Removing a fireplace damper is a common part of a chimney renovation that homeowners come across. Often times there isn't enough room to pass your stainless steel chimney liner through the damper opening, so you may need to remove the fireplace damper or at least a portion of it, when connecting a wood stove or insert. The damper is commonly referred to as the flue, however it is actually the access point to the flue. Understanding the different components of the damper will help explain how to remove it.
A fireplace throat damper is comprised of two main components: the Frame and Flapper. The damper frame is fabricated from heavy cast iron or steel and has an opening that allows the smoke to travel up through the chimney. The opening in the frame is typically 3" to 8" wide and 24" to 36" long. The frame is mortared in place just below the smoke shelf. The other main component is the Flapper. The Flapper allows you to control the draft, by letting more or less air to flow through the chimney flue. This operation is regulated by the use of a handle or chain pulley.

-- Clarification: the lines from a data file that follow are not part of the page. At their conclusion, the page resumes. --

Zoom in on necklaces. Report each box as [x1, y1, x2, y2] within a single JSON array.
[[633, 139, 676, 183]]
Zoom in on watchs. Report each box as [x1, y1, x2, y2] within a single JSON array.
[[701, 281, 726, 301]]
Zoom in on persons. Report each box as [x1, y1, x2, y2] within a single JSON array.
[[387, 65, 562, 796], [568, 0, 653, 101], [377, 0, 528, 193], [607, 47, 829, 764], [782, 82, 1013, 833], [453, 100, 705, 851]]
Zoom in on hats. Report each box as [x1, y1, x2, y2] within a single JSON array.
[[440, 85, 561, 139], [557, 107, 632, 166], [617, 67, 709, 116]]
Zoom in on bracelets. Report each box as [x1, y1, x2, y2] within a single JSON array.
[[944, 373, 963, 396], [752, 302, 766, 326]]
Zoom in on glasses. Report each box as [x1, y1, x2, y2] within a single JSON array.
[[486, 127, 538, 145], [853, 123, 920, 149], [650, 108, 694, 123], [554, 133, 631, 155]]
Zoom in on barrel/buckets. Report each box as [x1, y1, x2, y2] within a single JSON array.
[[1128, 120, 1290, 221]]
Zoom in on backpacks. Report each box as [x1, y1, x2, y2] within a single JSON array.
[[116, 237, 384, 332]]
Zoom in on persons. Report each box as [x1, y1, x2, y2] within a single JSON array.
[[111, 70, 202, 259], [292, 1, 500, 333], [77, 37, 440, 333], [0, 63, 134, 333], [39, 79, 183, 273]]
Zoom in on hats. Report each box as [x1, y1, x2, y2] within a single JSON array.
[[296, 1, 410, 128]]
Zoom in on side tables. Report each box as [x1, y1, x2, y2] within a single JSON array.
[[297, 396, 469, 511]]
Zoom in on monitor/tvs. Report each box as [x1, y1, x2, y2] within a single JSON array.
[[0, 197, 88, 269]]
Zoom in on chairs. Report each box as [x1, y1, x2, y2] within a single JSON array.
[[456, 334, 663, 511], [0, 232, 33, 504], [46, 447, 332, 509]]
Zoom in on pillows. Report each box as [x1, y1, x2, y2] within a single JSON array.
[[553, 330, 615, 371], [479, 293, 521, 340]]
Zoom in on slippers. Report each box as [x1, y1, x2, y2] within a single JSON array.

Removing the Damper Components
Every damper has a pivot point where the chain or handle will allow the damper to open or close. Locate the pivot point and see if the damper flapper can be lifted out of the guides. If you are unable to lift the flapper out of the guides, you will need to cut them out using a grinder with cut off wheel. The handle that is connected to the flapper is usually bolted to the top of the firebox, right behind the lentil. The lintel is a heavy piece of angle iron that holds up the brick over the center of the fireplace and is embedded into the brick, located just above the opening in the firebox. Usually the bolts are rusted and seized, so you may have to use a grinder wheel to cut them off.
The frame of the damper is a bit more difficult to remove. The frame is usually much thicker that the flapper. You can go about removing the frame in several ways. You could either remove the frame by cutting out the metal, or loosening the mortar around the bricks around the frame. If your frame is cast iron, using a hammer will sometimes shatter the frame. Using an angle grinder and cutoff wheel or sawzall is another option, it is a good idea to have an extra supply of wheels or blades. Those of you that are skilled and confident enough to use a cutting torch, may wish to use it. You could also use a chisel and hammer to loosen the frame around the brick.
When removing a throat damper please make sure to have all the appropriate safety equipment. Eye protection, gloves, fire extinguisher and a good size cover to help keep everything clean and protected. Removing the damper can be a dirty job, however the dirty jobs are the ones that can save you hundreds even thousands of dollars.